To quote the striking phrase of Sprenger, the Bedouin
is the parasite of the camel. Since the country has today
no special mineral wealth, with the exception of salt in certain spots
and the pearl fisheries of Uman and the Persian Gulf regions, the camel
industry is one of the great sources of income.
* * *
At present Aramco (Arabian-American Oil Company) extracts
300,000 barrels of oil a day from its fields in Saudi Arabia. For this
is pays 21 cents per barrel in royalties to Ibn Saud. There is no representative
government in Saudi Arabia; the money goes directly into the private treasury
of Ibn Saud.
It amounts to $63,000 a day and it will grow in the future.
To this add Aramco investments in installations and in wages paid to the
subjects of Ibn Saud, and also the lend-lease of $99,000,000
given to Ibn Saud by the Government of the United States on the suggestion
of Aramco.
* * *
Can Ibn Saud, who struck a fabulous fortune, return to the
milk and meat of the camels as his private and national income? Certainly
not. Is he interested in the aggrandizement of Abdullah, whom he chased
from Mecca together with the whole Hashimite family? No, indeed.

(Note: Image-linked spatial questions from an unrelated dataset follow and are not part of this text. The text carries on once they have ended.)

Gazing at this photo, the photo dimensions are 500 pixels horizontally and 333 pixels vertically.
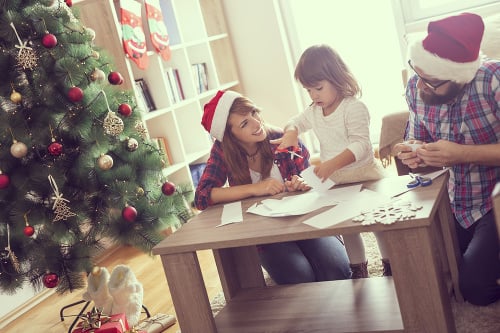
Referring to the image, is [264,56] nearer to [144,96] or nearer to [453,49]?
[144,96]

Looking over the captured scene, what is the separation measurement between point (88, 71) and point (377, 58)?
270cm

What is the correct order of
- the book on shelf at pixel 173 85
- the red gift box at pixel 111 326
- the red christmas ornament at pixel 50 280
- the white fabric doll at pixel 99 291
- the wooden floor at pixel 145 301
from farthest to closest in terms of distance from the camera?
the book on shelf at pixel 173 85, the wooden floor at pixel 145 301, the white fabric doll at pixel 99 291, the red christmas ornament at pixel 50 280, the red gift box at pixel 111 326

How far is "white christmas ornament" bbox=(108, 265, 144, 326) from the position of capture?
2.51 meters

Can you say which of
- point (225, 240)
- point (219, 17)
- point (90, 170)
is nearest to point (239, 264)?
point (225, 240)

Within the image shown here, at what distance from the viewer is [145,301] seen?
114 inches

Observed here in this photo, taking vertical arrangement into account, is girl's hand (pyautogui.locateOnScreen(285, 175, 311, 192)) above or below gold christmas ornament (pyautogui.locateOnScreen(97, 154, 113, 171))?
below

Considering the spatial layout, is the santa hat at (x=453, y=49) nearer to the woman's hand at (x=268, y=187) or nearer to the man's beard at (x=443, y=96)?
the man's beard at (x=443, y=96)

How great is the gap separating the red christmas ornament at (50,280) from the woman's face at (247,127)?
0.92 meters

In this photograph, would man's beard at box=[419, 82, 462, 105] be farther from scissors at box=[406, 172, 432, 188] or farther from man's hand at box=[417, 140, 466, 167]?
scissors at box=[406, 172, 432, 188]

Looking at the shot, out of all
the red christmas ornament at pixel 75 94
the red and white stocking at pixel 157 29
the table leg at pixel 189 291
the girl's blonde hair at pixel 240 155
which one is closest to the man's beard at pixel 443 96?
the girl's blonde hair at pixel 240 155

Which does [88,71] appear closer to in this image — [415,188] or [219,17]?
[415,188]

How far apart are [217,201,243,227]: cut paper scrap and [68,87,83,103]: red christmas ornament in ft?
2.44

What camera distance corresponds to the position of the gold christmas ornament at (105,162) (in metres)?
2.44

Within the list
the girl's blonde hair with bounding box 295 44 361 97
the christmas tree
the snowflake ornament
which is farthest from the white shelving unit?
the snowflake ornament
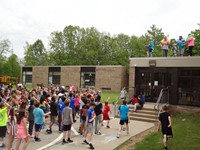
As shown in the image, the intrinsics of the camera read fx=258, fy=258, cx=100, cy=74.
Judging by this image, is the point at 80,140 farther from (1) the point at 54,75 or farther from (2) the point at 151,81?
(1) the point at 54,75

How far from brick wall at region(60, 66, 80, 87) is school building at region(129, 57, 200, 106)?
23.5 m

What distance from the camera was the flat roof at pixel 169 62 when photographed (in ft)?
58.2

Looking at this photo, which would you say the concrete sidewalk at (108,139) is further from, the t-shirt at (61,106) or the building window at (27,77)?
the building window at (27,77)

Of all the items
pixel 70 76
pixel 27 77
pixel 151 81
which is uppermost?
pixel 70 76

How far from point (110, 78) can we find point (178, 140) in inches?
1172

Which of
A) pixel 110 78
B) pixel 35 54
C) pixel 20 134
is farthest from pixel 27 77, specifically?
pixel 20 134

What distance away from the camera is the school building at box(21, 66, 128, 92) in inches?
1588

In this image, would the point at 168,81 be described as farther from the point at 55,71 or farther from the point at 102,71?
the point at 55,71

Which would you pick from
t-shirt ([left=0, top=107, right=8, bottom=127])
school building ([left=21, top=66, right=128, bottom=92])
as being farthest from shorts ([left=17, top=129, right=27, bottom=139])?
school building ([left=21, top=66, right=128, bottom=92])

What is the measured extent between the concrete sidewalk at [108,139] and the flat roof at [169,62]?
5.61 metres

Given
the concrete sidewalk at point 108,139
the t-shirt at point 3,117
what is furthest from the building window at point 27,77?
the t-shirt at point 3,117

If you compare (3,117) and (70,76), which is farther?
(70,76)

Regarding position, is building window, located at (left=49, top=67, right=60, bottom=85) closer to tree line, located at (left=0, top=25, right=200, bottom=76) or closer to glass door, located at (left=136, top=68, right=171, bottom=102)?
tree line, located at (left=0, top=25, right=200, bottom=76)

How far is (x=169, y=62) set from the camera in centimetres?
1877
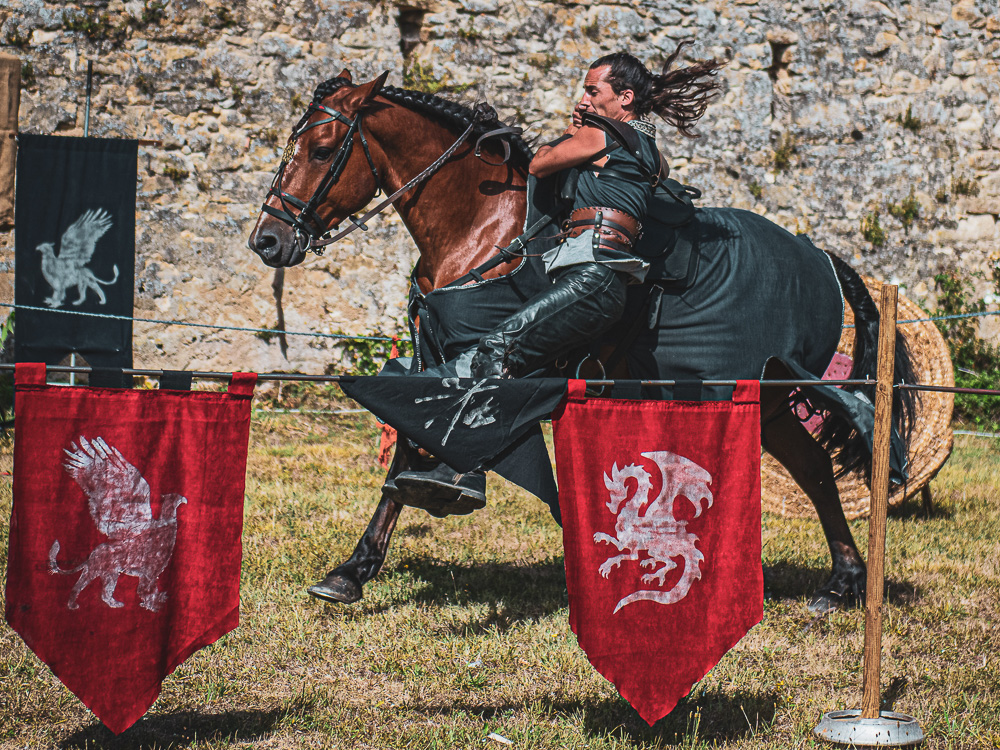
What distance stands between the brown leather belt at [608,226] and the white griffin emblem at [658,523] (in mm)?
1015

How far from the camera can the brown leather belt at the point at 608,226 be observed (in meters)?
3.53

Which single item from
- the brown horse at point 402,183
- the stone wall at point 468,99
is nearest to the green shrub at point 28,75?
the stone wall at point 468,99

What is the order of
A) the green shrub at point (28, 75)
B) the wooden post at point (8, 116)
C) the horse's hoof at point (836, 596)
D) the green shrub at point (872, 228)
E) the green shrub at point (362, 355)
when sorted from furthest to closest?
1. the green shrub at point (872, 228)
2. the green shrub at point (362, 355)
3. the green shrub at point (28, 75)
4. the wooden post at point (8, 116)
5. the horse's hoof at point (836, 596)

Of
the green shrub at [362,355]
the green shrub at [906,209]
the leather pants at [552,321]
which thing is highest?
the green shrub at [906,209]

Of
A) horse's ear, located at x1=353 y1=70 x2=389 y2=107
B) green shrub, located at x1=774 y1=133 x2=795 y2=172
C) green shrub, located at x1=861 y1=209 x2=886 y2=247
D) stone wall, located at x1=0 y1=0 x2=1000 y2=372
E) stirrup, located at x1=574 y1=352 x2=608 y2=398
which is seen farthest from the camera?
green shrub, located at x1=861 y1=209 x2=886 y2=247

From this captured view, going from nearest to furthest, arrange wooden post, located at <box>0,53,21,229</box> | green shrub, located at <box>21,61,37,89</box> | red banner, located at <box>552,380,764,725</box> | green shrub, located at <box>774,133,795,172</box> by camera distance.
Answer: red banner, located at <box>552,380,764,725</box>, wooden post, located at <box>0,53,21,229</box>, green shrub, located at <box>21,61,37,89</box>, green shrub, located at <box>774,133,795,172</box>

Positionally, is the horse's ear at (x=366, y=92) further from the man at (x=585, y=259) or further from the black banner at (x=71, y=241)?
the black banner at (x=71, y=241)

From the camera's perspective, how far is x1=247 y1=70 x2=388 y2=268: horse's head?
3.83 metres

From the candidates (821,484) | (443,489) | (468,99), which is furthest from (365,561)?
(468,99)

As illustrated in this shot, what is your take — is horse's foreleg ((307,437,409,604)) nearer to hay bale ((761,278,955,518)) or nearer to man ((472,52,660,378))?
man ((472,52,660,378))

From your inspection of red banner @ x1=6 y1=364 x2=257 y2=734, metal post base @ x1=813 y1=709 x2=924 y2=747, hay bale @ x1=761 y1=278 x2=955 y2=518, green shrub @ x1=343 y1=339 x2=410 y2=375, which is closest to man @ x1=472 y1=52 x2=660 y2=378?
red banner @ x1=6 y1=364 x2=257 y2=734

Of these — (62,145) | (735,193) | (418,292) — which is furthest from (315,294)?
(418,292)

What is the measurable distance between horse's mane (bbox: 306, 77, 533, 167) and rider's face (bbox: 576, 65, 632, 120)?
14.2 inches

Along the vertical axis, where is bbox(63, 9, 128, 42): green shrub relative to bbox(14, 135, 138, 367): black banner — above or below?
above
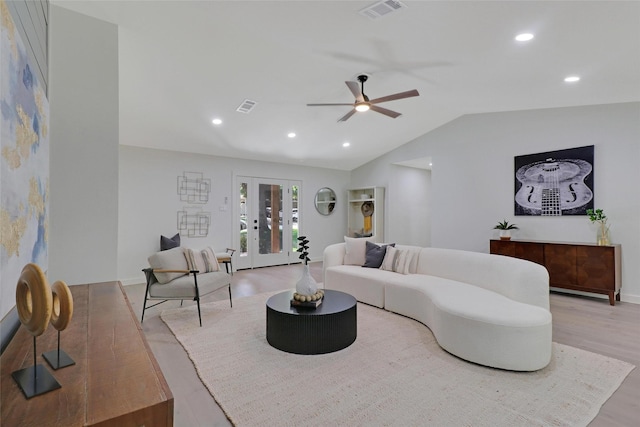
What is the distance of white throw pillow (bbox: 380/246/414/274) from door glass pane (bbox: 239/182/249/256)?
3530 mm

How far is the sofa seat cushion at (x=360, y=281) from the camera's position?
13.1 feet

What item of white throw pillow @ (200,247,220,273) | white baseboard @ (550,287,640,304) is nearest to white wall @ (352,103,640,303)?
white baseboard @ (550,287,640,304)

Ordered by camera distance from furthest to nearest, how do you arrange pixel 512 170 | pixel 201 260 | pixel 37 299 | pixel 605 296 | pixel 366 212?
pixel 366 212
pixel 512 170
pixel 605 296
pixel 201 260
pixel 37 299

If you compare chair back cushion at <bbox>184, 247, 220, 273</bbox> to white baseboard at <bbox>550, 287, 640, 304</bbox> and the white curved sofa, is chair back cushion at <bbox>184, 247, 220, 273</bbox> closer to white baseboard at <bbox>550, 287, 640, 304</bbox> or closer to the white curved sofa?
the white curved sofa

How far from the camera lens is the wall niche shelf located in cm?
770

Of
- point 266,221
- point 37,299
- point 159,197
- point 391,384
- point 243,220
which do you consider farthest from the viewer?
point 266,221

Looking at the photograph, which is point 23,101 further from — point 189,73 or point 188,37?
point 189,73

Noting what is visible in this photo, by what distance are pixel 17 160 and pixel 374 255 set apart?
3975 millimetres

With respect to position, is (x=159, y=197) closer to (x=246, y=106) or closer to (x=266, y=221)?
(x=266, y=221)

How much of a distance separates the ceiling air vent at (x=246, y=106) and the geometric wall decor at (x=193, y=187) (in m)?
2.10

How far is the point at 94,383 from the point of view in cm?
93

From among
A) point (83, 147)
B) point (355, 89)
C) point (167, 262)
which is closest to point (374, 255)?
point (355, 89)

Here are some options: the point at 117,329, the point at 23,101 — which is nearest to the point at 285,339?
the point at 117,329

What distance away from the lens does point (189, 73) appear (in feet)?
11.9
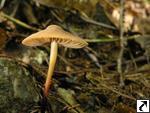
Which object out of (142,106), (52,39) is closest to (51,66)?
(52,39)

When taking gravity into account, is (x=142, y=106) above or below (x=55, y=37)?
below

Therefore, when Ibn Saud weighs love for his sons against
oil, it means nothing. He will not cancel his concessions. Can he exploit
the concessions himself? No, he cannot. His kingdom is very primitive.
Saudi Arabia did not even have a national anthem until a short while ago
to say nothing of technical facilities.
When, in 1945, the Saudi Arabia delegation arrived at San
Francisco for the organizing conference of the United Nations, they discovered
that their country had no national anthem. According to New York papers,
they hurriedly ordered the composition of an anthem by a Hollywood composer.
* * *
Would Ibn Saud give his concessions to the Russians? Only
in a nightmare may it occur to him. To the British?
They would like take the concessions from the Americans
and much of their work in promoting Abdullah is designed in a vain effort
to bring him back to Arabia and to the oil, but before the British achieve
this, they will have to make war with the United States.
That this would happen is as likely as the Waldorf-Astoria
Towers, where Prince Feisal, favorite son of Ibn Saud and his Foreign
Minister, lives when in New York, flying on a magic carpet over the ocean.
* * *
It is much more comfortable at the Waldorf than in a camel-skin
tent, and as Feisal flies in an elevator some forty floors up to his suite,
he must feel some respect for American technical genius. He has probably
written his father a wonderful description of America.
He could have mentioned that in New York there are more
than two million Jews, and not even one molested him or any other Arab,
and that therefore a Jewish State in Palestine may, after all, be a good
idea, especially since the Koran expressly says that the Holy Land is
given by the Lord to the Jews for their dominion.